- **Request**:
How many lines of the entries below contain the string "separation", matching case? Give only the number.

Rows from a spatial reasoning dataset
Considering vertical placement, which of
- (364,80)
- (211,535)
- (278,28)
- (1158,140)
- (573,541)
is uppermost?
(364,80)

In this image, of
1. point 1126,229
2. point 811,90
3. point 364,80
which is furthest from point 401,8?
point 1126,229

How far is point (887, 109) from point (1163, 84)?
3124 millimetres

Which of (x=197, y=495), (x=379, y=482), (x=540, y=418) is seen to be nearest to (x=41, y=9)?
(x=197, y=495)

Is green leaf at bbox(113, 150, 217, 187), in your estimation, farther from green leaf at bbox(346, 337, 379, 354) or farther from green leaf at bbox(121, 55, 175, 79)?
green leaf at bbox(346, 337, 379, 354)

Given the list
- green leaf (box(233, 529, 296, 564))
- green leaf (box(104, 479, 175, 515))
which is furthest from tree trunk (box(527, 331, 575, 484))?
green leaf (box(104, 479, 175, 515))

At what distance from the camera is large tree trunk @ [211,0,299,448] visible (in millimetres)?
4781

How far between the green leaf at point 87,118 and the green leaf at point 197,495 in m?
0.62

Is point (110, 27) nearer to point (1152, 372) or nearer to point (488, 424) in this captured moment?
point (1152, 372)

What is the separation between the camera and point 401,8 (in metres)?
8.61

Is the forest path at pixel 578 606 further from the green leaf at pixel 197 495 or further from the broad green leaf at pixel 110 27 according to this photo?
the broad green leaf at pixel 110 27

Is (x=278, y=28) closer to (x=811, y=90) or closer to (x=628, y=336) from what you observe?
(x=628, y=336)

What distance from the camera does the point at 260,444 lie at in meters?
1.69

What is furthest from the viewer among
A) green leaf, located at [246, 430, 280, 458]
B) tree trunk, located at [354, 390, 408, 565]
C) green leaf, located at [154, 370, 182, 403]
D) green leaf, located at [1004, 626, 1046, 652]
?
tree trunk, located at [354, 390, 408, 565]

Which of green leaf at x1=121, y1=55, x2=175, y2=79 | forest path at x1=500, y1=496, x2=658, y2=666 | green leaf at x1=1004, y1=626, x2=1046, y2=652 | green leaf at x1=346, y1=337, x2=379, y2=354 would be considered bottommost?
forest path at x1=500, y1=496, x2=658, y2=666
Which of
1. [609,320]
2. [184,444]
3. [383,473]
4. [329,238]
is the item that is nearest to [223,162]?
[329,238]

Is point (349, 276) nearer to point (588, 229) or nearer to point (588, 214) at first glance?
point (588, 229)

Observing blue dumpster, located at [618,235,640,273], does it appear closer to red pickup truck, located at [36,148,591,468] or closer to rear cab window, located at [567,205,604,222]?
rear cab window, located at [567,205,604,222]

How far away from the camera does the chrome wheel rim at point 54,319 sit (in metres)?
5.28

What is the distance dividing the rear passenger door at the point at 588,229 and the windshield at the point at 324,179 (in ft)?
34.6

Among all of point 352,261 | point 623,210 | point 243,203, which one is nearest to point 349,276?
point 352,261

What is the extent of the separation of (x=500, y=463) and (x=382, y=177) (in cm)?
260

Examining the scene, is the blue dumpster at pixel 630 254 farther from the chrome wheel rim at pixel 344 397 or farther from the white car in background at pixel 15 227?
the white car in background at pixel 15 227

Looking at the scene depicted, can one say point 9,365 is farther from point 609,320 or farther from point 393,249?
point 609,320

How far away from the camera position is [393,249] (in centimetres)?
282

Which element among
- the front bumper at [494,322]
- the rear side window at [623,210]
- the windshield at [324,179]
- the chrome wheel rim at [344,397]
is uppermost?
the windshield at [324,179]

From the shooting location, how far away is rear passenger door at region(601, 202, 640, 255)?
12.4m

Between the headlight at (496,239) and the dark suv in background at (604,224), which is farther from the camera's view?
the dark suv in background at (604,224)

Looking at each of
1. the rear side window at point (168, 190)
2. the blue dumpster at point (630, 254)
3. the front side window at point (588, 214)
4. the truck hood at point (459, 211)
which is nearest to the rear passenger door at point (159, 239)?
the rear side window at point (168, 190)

- **Exercise answer**:
2